> **WHAT IS EXPECTED**
Render all the rows below as a numbered list with no blank lines, and leave the pictures out.

> **DATA PROVIDED**
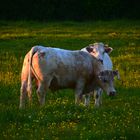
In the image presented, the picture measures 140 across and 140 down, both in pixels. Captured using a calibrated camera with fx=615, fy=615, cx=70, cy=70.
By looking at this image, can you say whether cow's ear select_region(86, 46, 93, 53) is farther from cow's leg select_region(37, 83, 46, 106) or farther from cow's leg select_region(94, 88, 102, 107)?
cow's leg select_region(37, 83, 46, 106)

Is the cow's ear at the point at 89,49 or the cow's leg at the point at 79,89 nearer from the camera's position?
the cow's leg at the point at 79,89

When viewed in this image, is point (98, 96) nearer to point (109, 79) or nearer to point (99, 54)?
point (109, 79)

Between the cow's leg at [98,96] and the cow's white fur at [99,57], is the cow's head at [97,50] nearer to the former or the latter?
the cow's white fur at [99,57]

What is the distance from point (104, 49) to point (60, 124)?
604 centimetres

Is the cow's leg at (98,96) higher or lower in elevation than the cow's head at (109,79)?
lower

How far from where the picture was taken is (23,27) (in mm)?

> **ANSWER**
1. In the image presented, the picture measures 140 across and 140 down, both in pixels. Captured using a calibrated camera with fx=615, fy=615, cx=70, cy=70.
2. By looking at this image, can you say whether cow's ear select_region(86, 46, 93, 53) is farther from cow's leg select_region(37, 83, 46, 106) or farther from cow's leg select_region(94, 88, 102, 107)?
3. cow's leg select_region(37, 83, 46, 106)
4. Is the cow's ear at the point at 89,49 or the cow's leg at the point at 79,89 nearer from the camera's position?
5. the cow's leg at the point at 79,89
6. When viewed in this image, is point (98, 96) nearer to point (109, 79) or nearer to point (99, 54)?
7. point (109, 79)
8. Between the cow's leg at [98,96] and the cow's white fur at [99,57], is the cow's head at [97,50] nearer to the former or the latter?
9. the cow's white fur at [99,57]
10. What is the distance from point (104, 49) to point (60, 124)?
11. 604 centimetres
12. Is the cow's leg at (98,96) higher or lower in elevation than the cow's head at (109,79)?
13. lower
14. How far from where the picture was taken is (23,27) (in mm)?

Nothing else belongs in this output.